Естественно, вся эта подготовительная работа отняла немало времени, и когда его дружинники приступили непосредственно к земляным работам, окопы у соседей были в основном уже отрыты. Отрыты – но какие! Любопытства ради Ландсберг прошелся по соседним участкам обороны, пришел в ужас и даже попытался по-хорошему указать малосведущим в саперном деле командирам на их грубые ошибки, предложил свою помощь в их исправлении. От него отмахивались как от назойливой мухи, а то и откровенно посмеивались над его усердием:
– Карл Христофорыч, окститесь! Помилуйте! Нешто вы не слыхали уверения его высокопревосходительства генерал-лейтенанта Ляпунова? Не будет войны на Сахалине! Это мы тут для порядка спины ломаем. На всякий случай, знаете ли – вдруг какая комиссия нагрянет, а у нас ничего не готово!

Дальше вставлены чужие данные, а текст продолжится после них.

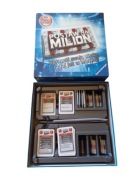 Postaw na milion – gra planszowa (Ravensburger 2011)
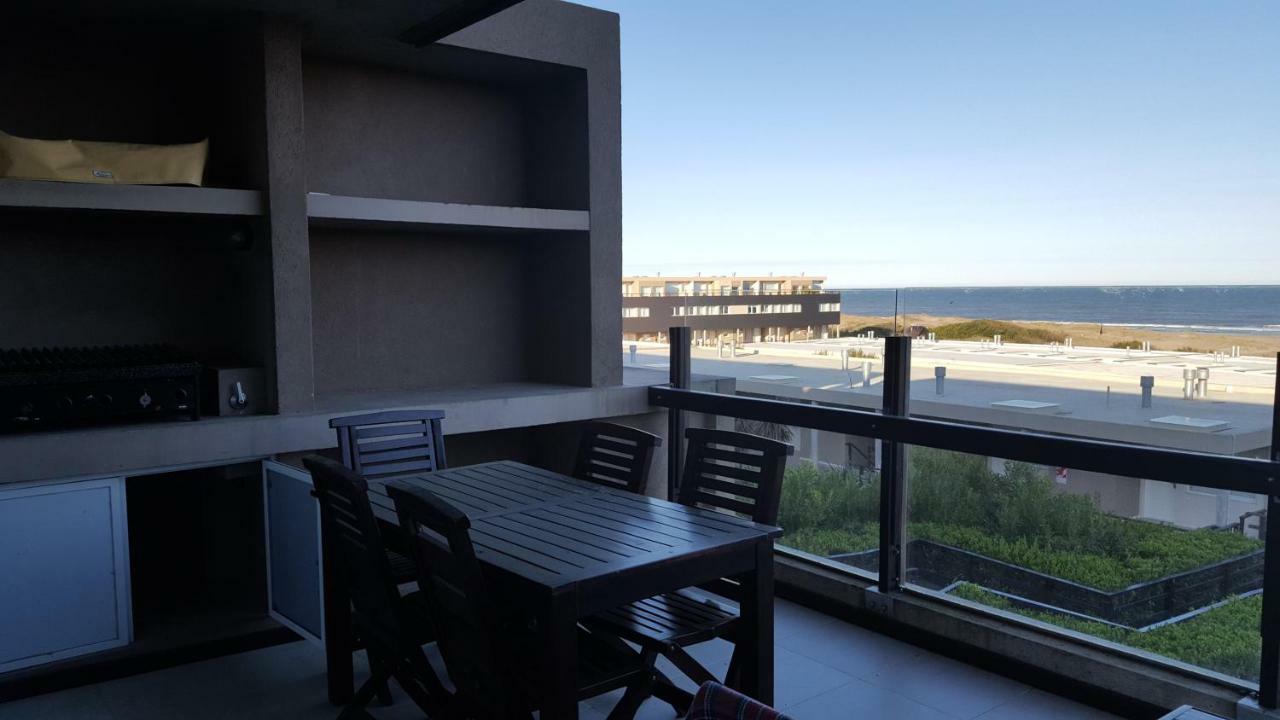 Linda Bay Duplex 221 Apartment Мар де лас Пампас Екстериор снимка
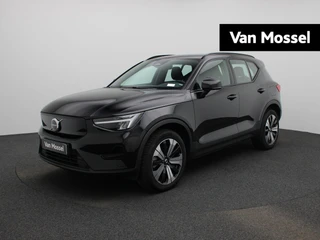 Volvo XC40 Recharge Core 70 kWh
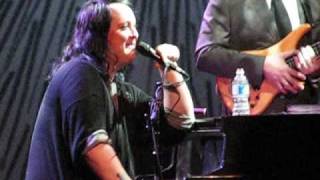 Antony and the Johnsons  Talking amp Cripple and the Starfish Part 2 [upl. by Hale]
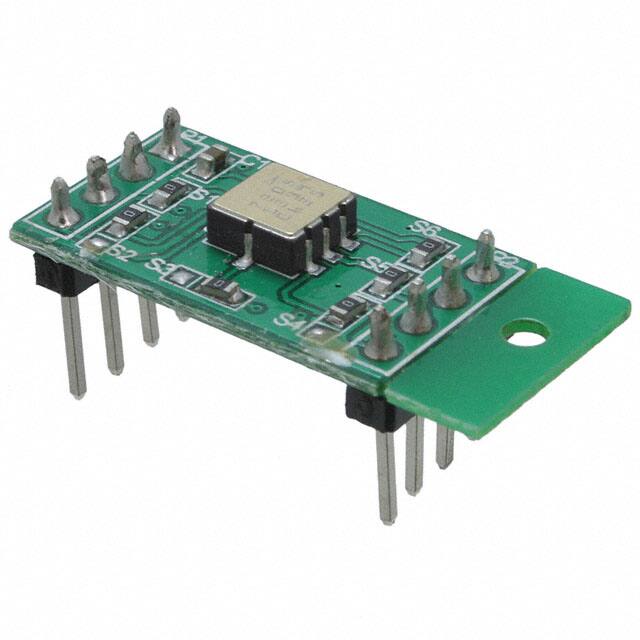 MXP7205VF-BMemsic Inc.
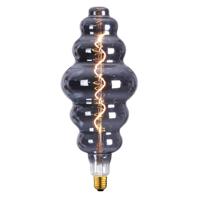 Highlight Lamp LED XXL Wokkel 20x38 cm 6W 100 LM 2200K DIM Rook - thumbnail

Поняв, что здесь ему «не достучаться», Ландсберг махнул рукой.
Его дружина еще заканчивала работы на своем участке, а комиссия из канцелярии военного губернатора острова под началом правителя канцелярии Марченко уже нагрянула.
Правитель инспектировал работы не вылезая из экипажа, благосклонно похвалил за усердие всех, кроме Ландсберга. Его не преминули публично «отчистить»:
– А вы, господин начальник дружины, что-то долго тут возюкаетесь! А еще бывший сапер, насколько я помню. Стыдно, милостивый государь – дружину-то мы вам специальную дали, первой саперной назвали. А вы отстаете, Ландсберг! Какая же это первая, коли от всех отстала? Нехорошо-с… Придется доложить о вашем нерадении его высокопревосходительству…
Доложил ли Марченко его высокопревосходительству, или просто попугал, – Ландсберг так и не узнал. Зато судьба выстроенной «линии обороны» на западном побережье острова во всей своей очевидности предстала в день высадки на Сахалин японского десанта.
Глава третья
Цепкая память репортера
Вязкая рутина обыденности в ожидании супруга была прервана в утро появления Карла на дебаркадере Николаевского вокзала Северной столицы России. И с того самого момента жизнь и наполняющие ее события словно понеслись вскачь, обгоняя друг друга, путаясь, быстро меняясь.
…Ну кто мог ожидать, к примеру, что приезд Ландсберга в Санкт-Петербург вызовет в столице такой ажиотаж? Потом Дитятевой объяснили: мертвый сезон, сударыня! Всё дело именно в нем! В марте в столице не происходит ничего значительного, и газетчики хватаются за любую мало-мальскую новость, которая может заинтересовать читающую публику. Эта новость нещадно эксплуатируется газетами до тех пор, пока на горизонте не появляется новый персонаж для колонок светской хроники.
Ландсбергу в этом смысле не повезло. В день его прибытия репортеры столичных газет ожидали на Николаевском вокзале появления литерного состава с высоким железнодорожным чином, который пользовался служебным вагоном и казенным локомотивом в личных целях. И вовсю катал по вверенной его попечению железной дороге, чему были свидетели, веселых барышень из дома терпимости небезызвестной в Северной столице мадам Эммы.
Однако нынче сеанса общественного разоблачения не состоялось: любвеобильный железнодорожный чин, вовремя предупрежденный о поджидающих его репортерах, распорядился по возвращению на Николаевский вокзал загнать свой вагон в дальний тупик, и вместе с веселыми барышнями благополучно улизнул от газетчиков.
А репортеры, жалея о потерянном времени, решили дождаться прибытия скорого поезда из Москвы. С этим поездом в Северную столицу обычно прибывал прицепной вагон из Владивостока. И была, таким образом, надежда на то, что в Санкт-Петербурге объявится хоть кто-то интересный. Ну хотя бы примадонна из провинциального театра какого-нибудь Тьму-Урюпинска, либо, на худой конец, пьяный золотопромышленник из Сибири с ручным медведем на поводке.